Em entrevista ao Acorda Cidade, o presidente do Legislativo feirense disse que o Sindicato dos Rodoviários, presidido pelo ex-vereador Alberto Nery (PT), teria negociado o recebimento de vantagens indevidas com empresários do setor, quando ainda era parlamentar.
Fernando Torres afirmou ainda que a “propina” era repartida com outros vereadores. “É obrigação do parlamentar não acusar, mas denunciar tudo aquilo que vemos e que está errado. Acredito que o transporte público de Feira é um caos e o sindicato de motoristas que Alberto Nery preside é um dos principais fatores que contribuem para acontecer esse caos. O presidente negocia com os empresários de ônibus para obter vantagem própria, claro que nunca esse transporte vai andar bem. A conversa que tem aqui é que ele recebia a propina e dividia com os vereadores, era o negociador com as empresas. Posso dar os nomes dos vereadores que receberam o dinheiro, assim que estiver comigo”, inculpou.
Segundo o portal de notícias, Torres ressaltou a necessidade e a urgência da instauração de uma Comissão Parlamentar de Inquérito (CPI), a fim de analisar o caso.
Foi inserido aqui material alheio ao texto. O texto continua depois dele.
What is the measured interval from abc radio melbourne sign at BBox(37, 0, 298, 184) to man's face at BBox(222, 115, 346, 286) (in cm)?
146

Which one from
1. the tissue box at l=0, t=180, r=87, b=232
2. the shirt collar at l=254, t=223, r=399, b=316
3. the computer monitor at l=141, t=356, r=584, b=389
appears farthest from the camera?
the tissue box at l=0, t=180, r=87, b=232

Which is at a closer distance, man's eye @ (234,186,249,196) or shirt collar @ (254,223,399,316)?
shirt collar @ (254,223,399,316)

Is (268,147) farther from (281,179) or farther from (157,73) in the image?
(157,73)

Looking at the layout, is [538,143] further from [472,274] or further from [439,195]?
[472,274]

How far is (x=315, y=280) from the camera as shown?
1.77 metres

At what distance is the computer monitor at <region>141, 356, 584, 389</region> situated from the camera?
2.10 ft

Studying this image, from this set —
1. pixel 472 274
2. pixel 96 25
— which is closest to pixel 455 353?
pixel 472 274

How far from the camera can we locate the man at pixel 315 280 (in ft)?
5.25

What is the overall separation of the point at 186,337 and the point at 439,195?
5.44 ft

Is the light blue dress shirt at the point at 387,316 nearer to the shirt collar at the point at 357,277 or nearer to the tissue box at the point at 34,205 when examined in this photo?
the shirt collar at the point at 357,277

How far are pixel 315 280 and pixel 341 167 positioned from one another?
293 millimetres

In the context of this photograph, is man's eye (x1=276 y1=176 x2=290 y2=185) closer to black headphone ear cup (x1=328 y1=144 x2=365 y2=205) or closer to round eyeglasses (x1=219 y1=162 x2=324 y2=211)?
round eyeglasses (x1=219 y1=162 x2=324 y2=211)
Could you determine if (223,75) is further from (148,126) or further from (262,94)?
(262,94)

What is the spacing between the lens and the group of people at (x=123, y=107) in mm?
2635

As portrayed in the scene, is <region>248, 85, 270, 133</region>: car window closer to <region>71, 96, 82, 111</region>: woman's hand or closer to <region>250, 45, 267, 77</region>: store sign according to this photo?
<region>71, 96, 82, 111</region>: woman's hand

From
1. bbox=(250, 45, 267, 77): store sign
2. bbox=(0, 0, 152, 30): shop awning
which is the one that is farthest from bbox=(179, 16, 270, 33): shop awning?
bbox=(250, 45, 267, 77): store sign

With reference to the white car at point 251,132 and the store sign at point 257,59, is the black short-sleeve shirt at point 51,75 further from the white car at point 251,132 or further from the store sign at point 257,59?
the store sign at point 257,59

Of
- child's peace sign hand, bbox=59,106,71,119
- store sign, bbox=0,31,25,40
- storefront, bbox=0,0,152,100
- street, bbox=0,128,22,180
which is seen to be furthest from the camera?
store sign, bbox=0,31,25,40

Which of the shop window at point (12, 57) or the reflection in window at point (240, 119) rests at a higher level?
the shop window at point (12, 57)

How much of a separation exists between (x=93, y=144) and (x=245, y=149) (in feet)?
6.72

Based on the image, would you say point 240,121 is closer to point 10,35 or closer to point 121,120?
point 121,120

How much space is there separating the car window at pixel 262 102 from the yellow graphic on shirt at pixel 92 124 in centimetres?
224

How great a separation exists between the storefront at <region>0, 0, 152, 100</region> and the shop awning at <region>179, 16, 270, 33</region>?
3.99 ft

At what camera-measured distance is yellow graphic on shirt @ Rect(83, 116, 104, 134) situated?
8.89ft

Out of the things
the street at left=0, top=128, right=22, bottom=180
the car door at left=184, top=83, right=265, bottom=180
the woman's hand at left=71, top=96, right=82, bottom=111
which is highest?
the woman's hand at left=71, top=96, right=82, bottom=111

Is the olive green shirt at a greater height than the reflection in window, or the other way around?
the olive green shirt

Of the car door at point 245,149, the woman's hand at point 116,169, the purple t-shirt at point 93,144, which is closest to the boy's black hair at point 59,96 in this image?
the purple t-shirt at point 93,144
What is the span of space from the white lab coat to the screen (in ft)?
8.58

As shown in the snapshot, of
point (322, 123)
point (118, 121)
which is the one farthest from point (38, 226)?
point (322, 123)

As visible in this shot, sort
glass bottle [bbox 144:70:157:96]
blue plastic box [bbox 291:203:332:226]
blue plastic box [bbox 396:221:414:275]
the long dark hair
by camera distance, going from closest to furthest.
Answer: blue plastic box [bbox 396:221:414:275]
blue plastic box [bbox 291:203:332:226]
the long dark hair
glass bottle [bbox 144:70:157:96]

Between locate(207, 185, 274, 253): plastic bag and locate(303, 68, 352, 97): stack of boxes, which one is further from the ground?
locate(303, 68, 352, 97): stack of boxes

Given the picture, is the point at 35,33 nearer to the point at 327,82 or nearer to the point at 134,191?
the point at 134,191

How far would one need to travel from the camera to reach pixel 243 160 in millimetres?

Mas, conforme o edil, a CPI só pode ser realizada com a assinatura de determinados vereadores, o que, no seu entendimento, dificulta a efetivação da investigação, já que os colegas são da oposição.
“Precisamos fazer uma CPI, para quebrar o sigilo bancário daquele sindicato. Para a comissão acontecer, precisa de algumas assinaturas. Vi alguns vereadores de oposição defendendo o Alberto Nery por ser do mesmo partido, não sei se vão assinar e também não sei se os vereadores de governo vão, o que eu sei é que eu, Fernando Torres, vou assinar a CPI”, assegurou.